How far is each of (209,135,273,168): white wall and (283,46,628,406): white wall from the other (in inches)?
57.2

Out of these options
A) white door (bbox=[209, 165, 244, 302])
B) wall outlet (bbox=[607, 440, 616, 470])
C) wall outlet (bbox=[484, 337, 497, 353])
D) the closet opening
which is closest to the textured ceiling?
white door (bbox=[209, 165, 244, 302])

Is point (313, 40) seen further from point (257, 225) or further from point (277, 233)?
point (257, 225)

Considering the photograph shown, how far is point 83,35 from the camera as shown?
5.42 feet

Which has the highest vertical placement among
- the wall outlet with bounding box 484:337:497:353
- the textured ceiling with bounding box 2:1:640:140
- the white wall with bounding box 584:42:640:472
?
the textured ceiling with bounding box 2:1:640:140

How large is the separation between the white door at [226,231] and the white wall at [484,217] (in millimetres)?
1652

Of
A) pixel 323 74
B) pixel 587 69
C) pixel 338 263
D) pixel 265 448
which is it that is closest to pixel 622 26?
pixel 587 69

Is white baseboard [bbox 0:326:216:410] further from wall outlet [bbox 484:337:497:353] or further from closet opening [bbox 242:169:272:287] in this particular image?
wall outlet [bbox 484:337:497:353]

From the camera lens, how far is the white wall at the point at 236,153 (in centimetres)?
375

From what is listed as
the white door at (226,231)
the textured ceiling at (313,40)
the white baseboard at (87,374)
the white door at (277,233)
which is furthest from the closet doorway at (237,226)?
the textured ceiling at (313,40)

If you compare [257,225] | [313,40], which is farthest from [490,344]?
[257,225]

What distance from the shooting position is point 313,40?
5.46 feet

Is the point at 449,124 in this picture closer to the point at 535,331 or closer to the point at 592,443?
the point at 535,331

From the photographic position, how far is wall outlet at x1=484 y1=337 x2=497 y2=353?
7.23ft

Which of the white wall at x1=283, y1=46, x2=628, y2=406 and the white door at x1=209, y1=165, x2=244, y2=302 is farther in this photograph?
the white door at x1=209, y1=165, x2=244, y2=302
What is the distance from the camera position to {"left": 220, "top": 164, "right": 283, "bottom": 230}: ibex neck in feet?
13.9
__________
Rewrite all of the data above, swapping "closet opening" for "closet entry" wherever it appears and leaving everything else as it is.

How far is each of (209,135,273,168): white wall and (283,46,628,406): white wall from the other (in inches)?
57.2

Out of these options
A) white door (bbox=[209, 165, 244, 302])
B) wall outlet (bbox=[607, 440, 616, 470])
C) wall outlet (bbox=[484, 337, 497, 353])
D) the closet entry
which is closest to the textured ceiling?
white door (bbox=[209, 165, 244, 302])

Is point (313, 40) seen further from point (257, 225) or further from point (277, 233)?
point (257, 225)

Considering the photograph shown, how far is point 83,35 from the camera as shown?
5.42 feet

Which has the highest vertical placement among
- the wall outlet with bounding box 484:337:497:353
- the textured ceiling with bounding box 2:1:640:140
- the white wall with bounding box 584:42:640:472
?
the textured ceiling with bounding box 2:1:640:140

How large is the separation between the white door at [226,231] and the white wall at [484,217] (in millimetres)?
1652

Of
A) pixel 323 74
B) pixel 587 69
C) pixel 338 263
D) pixel 265 448
which is it that is closest to pixel 622 26?
pixel 587 69

Is white baseboard [bbox 0:326:216:410] further from wall outlet [bbox 484:337:497:353] or further from closet entry [bbox 242:169:272:287] in this particular image?
wall outlet [bbox 484:337:497:353]

From the camera lens, how far is the white wall at the point at 236,153 (in centimetres)?
375

From what is listed as
the white door at (226,231)
the textured ceiling at (313,40)
the white baseboard at (87,374)
the white door at (277,233)
which is furthest from the closet doorway at (237,226)?
the textured ceiling at (313,40)

If you compare [257,225] | [313,40], which is farthest from [490,344]?
[257,225]

What distance from the shooting position is point 313,40?
5.46 feet

Is the point at 449,124 in this picture closer to the point at 535,331 or closer to the point at 592,443?
the point at 535,331

From the photographic position, how far is wall outlet at x1=484 y1=337 x2=497 y2=353?
7.23ft

Which of the white wall at x1=283, y1=46, x2=628, y2=406 and the white door at x1=209, y1=165, x2=244, y2=302 is farther in this photograph?
the white door at x1=209, y1=165, x2=244, y2=302
What is the distance from the camera position to {"left": 220, "top": 164, "right": 283, "bottom": 230}: ibex neck in feet?
13.9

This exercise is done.